Aim of the task: Transfer the material starting at the line containing "At what distance does" and ending at the end of the material, requests included, and add -133 to every number in the answers (the distances, the point coordinates and the option numbers).

Stored rows:
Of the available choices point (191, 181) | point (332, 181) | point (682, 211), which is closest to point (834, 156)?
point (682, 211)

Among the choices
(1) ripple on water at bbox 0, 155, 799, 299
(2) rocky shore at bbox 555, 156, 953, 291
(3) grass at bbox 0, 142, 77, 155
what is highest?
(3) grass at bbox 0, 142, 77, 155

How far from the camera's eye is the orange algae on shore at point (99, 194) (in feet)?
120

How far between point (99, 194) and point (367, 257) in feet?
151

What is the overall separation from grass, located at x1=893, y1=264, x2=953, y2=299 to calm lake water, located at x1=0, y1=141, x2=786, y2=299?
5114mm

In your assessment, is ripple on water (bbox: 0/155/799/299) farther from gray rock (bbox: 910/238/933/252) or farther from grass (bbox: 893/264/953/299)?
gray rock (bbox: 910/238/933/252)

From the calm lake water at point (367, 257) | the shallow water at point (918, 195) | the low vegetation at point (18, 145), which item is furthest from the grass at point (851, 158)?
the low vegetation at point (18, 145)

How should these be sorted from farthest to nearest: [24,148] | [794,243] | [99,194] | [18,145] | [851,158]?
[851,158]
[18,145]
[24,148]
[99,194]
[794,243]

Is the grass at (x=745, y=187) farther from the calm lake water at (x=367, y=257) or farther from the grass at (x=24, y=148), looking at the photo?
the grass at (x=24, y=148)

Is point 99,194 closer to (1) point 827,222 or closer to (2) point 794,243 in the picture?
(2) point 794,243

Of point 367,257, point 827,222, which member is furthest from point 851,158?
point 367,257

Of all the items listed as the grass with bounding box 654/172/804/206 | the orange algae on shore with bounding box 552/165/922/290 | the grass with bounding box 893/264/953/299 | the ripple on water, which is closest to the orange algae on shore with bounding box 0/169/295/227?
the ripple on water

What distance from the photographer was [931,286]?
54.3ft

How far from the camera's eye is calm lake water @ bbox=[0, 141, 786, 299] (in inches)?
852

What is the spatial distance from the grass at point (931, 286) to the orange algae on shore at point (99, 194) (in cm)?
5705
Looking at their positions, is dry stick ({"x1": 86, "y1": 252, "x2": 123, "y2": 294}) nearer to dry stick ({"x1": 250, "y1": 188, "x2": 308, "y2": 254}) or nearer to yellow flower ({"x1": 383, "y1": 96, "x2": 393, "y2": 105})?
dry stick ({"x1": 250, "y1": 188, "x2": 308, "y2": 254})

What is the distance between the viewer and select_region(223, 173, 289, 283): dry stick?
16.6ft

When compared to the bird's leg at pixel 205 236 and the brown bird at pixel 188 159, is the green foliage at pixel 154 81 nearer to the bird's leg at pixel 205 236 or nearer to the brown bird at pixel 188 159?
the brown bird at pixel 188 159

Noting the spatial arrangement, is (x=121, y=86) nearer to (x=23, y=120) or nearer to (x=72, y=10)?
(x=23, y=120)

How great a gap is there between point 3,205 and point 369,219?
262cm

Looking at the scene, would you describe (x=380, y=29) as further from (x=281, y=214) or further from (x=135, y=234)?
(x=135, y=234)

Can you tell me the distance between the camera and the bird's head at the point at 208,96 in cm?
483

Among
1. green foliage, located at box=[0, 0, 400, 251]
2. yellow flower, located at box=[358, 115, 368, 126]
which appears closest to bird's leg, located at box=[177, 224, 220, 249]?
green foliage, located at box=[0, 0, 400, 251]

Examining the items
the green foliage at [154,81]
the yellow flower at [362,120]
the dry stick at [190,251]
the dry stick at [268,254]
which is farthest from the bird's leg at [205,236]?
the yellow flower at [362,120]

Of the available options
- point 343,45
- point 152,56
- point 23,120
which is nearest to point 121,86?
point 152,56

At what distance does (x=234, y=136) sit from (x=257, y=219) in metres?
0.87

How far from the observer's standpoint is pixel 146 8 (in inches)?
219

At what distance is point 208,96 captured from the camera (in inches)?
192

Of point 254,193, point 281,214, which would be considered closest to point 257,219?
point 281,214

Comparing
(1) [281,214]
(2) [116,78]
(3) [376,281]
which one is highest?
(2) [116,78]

Output below:
At what distance does (x=234, y=136) sit from (x=257, y=219) in metres?
-132.13

How far from the observer's standpoint is pixel 146 8 (in inches)?
86

At what distance is point 208,96 captured from the camera (in inches)?
59

Of point 254,193, point 281,214, which would be considered closest to point 257,219?
point 148,81

Comparing
(1) [281,214]
(2) [116,78]
(3) [376,281]
which one is highest?
(-131) [-17,-55]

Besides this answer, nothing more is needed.